This is something that really appeals to me. The idea that as bad as I am during the year there is one month that I look after myself. Giving it time to rest, revive and reset itself. You sleep so much better find a whole lot of energy you though you lost with the last five years and it is a great way to reconnect- with nature and people.
Hahaha- don’t mock me! I know I sound all new age and hippy. When you cant just pop down the road to a cafe for an outing, or to the pub to catch up with friends you find yourself making an effort. Last night before I went to bed I made Mr Lid a packed lunch to take to work today- as every wife should, on the weekend we are going on a picnic, or a walk in the bush somewhere. We might invite some friends to join us- maybe even play beach cricket…
Ok now I am taking the piss. Me play a ball sport?! Hi Ball meet Face…
I have found during Detox comfort food is essential- this soup is essential…
Moroccan Pumpkin and chickpea soup with spiced yoghurt
1/2tsp Ground Ginger
1/2tsp Ground Cinnamon and a Cinnamon Quill
1tsp Ground Cumin
1tsp Ground Coriander
1tsp Smoked Paprika
1/2tsp Chilli (depends on how spicy you like it)
1/2tsp Caraway seeds
1 Onion (diced)
1 Pumpkin (peeled and seeds removed)
1 can Chickpeas (you could cook fresh, or any other tinned legumes that you like, like lentils)
Salt- or a stock cube.
In a dash of oil fry the onion and the spices till translucent, add diced pumpkin and cover with water.
Let cook till pumpkin is soft.

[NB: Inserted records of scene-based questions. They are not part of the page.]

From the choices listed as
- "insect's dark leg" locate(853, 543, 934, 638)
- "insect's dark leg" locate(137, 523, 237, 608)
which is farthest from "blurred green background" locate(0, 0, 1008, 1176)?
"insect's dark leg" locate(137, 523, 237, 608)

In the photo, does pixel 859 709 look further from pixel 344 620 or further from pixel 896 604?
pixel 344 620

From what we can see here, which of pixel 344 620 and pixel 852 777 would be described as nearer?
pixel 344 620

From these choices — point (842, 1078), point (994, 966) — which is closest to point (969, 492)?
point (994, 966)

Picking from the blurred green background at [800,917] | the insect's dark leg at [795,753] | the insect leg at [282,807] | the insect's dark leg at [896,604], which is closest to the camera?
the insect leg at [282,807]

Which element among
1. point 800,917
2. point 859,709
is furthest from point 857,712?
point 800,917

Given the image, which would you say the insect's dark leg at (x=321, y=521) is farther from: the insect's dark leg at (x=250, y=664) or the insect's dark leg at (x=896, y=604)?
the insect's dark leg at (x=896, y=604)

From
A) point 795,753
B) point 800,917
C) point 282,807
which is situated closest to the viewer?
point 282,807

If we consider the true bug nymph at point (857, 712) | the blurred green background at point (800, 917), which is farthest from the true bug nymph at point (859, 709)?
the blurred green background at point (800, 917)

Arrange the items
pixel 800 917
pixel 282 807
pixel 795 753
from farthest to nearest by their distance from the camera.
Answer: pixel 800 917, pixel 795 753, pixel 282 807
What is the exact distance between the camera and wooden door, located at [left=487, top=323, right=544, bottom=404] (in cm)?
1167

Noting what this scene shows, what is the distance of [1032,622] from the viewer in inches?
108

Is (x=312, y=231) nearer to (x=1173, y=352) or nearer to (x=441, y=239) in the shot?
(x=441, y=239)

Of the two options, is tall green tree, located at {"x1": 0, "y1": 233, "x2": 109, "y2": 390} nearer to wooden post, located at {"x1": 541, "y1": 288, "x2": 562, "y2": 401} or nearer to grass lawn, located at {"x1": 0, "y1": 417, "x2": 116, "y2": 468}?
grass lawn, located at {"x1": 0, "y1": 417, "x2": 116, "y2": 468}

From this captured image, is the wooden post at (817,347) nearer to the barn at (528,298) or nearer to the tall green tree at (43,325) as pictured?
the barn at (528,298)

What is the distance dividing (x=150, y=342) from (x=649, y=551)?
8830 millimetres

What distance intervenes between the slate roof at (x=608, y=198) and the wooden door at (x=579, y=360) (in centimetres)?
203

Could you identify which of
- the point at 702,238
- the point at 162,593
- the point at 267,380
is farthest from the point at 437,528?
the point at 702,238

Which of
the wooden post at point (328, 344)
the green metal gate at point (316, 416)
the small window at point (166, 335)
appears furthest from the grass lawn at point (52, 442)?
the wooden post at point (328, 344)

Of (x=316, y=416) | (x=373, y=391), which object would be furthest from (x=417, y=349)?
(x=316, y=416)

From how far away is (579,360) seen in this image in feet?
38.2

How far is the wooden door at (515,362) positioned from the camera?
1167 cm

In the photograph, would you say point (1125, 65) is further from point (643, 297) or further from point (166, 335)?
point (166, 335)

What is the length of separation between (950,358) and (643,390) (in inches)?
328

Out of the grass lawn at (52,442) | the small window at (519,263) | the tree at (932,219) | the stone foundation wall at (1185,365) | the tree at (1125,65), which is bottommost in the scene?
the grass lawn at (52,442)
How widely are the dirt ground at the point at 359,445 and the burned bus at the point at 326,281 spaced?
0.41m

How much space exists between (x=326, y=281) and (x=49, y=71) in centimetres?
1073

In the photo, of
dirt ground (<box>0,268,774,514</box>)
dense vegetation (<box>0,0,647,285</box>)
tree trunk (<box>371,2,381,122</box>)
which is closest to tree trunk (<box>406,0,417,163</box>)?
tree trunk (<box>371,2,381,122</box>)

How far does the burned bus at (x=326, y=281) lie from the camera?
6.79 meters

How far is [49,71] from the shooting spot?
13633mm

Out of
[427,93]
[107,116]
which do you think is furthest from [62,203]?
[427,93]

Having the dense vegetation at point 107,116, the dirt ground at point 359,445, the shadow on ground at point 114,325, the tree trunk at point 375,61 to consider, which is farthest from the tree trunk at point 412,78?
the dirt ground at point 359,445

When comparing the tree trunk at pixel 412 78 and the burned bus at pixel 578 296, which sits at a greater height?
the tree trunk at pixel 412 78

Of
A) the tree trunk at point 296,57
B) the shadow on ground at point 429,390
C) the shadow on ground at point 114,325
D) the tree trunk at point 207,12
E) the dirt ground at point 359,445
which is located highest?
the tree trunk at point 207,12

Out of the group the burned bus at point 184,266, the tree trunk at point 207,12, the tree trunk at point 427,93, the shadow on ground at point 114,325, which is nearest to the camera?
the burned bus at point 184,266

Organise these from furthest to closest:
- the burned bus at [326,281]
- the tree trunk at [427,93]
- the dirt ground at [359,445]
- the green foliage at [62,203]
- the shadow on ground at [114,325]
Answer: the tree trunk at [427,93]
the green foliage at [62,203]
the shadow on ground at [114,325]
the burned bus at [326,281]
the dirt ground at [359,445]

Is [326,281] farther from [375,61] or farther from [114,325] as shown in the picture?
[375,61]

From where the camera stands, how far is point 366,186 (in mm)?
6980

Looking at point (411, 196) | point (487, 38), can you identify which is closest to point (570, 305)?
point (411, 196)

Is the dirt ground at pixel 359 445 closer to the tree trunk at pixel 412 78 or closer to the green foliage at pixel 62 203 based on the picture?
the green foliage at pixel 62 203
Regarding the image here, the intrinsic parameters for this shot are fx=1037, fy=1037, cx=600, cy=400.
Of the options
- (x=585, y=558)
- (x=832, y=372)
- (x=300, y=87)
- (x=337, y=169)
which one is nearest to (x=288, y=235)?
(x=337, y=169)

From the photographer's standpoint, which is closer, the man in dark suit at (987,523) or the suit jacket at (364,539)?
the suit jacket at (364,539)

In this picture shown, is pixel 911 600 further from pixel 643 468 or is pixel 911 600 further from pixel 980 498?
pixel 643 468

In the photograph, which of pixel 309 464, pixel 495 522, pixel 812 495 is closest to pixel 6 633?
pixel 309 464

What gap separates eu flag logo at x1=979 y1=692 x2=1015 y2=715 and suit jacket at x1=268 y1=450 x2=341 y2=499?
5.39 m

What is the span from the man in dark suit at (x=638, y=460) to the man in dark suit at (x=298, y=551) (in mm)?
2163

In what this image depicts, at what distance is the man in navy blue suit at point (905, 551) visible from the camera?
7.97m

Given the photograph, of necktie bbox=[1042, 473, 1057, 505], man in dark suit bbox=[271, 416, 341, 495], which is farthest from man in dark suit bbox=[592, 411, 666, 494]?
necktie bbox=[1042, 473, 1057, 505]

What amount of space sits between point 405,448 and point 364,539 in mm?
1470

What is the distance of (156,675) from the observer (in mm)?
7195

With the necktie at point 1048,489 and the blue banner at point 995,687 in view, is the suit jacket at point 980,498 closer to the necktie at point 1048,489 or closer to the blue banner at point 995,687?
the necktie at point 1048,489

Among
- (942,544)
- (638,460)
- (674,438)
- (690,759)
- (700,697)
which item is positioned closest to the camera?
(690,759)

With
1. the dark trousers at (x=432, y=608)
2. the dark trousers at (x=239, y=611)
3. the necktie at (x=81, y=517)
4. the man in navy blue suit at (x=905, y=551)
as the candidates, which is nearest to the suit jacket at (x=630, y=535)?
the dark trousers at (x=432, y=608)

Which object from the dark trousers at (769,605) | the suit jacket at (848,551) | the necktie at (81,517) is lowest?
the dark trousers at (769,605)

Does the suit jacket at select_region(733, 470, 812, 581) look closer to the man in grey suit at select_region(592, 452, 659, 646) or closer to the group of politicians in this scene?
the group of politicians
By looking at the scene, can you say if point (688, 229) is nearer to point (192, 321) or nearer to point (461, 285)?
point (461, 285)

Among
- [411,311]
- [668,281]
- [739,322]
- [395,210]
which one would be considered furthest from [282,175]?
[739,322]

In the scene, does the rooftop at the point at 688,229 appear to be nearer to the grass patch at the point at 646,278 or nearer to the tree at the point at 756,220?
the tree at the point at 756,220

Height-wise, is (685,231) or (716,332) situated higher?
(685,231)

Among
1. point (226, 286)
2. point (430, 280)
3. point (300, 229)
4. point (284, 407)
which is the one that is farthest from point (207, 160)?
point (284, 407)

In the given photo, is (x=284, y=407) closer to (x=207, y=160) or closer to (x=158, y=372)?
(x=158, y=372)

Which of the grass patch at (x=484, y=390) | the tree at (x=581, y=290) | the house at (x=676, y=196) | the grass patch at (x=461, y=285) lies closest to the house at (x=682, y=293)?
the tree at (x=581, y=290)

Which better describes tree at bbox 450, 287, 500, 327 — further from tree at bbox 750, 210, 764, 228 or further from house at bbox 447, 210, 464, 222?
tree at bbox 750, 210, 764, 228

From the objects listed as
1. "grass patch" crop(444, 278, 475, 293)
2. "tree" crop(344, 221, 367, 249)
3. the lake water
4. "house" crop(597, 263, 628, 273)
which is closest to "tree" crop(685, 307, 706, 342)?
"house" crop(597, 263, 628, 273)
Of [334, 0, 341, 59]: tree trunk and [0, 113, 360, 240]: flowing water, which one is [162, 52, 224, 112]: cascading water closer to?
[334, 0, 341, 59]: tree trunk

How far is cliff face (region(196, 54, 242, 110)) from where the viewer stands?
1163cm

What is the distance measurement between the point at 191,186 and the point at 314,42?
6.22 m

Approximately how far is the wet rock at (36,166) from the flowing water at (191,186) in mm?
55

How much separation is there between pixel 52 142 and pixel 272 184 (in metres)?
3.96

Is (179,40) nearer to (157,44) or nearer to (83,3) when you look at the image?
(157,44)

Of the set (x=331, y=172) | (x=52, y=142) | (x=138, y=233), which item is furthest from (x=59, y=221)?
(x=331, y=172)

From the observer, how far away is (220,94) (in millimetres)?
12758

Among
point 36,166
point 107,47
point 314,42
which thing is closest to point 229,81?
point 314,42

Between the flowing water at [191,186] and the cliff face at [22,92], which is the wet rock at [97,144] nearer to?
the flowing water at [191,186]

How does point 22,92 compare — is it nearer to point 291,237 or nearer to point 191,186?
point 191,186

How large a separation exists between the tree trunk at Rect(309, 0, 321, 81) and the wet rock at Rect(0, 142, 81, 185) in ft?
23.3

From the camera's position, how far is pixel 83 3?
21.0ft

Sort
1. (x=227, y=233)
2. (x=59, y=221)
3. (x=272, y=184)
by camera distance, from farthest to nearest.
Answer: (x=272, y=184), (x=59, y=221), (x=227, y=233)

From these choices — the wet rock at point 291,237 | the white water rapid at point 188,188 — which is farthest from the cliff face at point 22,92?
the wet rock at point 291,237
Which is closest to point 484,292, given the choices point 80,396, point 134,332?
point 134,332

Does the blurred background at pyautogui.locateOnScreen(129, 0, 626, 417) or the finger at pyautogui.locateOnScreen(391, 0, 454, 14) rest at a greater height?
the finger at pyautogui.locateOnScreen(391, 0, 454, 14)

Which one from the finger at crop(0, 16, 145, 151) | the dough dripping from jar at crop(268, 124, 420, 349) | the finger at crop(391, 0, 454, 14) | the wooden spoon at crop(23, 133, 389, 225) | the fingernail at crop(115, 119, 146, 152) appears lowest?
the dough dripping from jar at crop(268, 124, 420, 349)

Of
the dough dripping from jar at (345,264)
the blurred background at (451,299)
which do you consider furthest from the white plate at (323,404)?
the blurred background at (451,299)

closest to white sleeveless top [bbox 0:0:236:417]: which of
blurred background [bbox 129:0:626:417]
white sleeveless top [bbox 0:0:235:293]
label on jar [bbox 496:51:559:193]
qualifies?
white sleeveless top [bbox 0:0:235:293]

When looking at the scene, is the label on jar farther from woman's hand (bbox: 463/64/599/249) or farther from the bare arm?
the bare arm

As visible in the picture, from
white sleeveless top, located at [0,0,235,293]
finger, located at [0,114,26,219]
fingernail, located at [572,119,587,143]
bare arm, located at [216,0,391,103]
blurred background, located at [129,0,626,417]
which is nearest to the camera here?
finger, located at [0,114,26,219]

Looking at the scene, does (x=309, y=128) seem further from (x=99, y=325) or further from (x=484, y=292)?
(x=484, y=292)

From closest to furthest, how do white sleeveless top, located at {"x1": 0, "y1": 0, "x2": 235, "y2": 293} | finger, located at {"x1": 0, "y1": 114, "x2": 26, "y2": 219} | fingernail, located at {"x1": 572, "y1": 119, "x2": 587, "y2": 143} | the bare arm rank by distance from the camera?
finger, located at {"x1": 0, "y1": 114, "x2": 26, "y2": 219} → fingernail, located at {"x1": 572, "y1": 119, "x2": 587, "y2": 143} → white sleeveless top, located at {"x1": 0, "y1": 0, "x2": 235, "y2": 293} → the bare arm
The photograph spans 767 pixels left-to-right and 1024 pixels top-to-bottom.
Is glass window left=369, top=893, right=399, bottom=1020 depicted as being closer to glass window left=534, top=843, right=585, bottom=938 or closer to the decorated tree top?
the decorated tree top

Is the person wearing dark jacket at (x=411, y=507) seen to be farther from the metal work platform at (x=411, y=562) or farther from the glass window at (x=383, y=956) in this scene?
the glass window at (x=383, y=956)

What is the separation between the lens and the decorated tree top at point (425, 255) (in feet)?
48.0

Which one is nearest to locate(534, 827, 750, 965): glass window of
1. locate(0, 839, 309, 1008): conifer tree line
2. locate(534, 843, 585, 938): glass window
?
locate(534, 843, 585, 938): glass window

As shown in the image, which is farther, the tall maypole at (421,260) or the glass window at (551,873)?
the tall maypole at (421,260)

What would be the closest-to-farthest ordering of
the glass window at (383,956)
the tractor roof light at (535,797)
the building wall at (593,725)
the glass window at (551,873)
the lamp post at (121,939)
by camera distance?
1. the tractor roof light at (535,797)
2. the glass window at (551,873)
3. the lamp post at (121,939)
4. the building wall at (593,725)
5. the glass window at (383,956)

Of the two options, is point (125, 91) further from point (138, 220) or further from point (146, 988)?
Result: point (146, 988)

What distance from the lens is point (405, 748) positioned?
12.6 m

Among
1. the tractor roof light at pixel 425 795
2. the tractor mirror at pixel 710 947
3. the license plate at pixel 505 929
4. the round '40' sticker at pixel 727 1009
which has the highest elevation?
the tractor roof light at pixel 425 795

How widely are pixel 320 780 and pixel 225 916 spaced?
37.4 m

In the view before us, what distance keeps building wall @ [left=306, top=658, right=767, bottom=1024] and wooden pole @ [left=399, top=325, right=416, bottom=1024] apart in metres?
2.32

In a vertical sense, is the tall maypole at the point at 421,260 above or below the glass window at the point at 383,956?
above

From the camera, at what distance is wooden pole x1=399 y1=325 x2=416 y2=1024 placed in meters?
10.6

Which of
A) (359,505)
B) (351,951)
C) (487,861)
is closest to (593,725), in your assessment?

I used a stick blender to puree soup, this can be done with a potato masher, a jug blender or food processor… remember to remove cinnamon quill if using!
Adjust spices to get a nice balance- I like a bit of honey to help bring out the natural sweetness in the pumpkin.
*you can use whole spices and gently toast them in a dry pan till fragrant then grind them up- this will give a lovely fresh strong spice to the soup- but to be honest I was in a hurry and couldn’t be bothered.
Natural unsweetened Yoghurt
1 Clove crushed Garlic
Squeeze Lemon juice
Salt and Pepper
Mix everything together and let sit in the fridge for a bit so flavours mingle.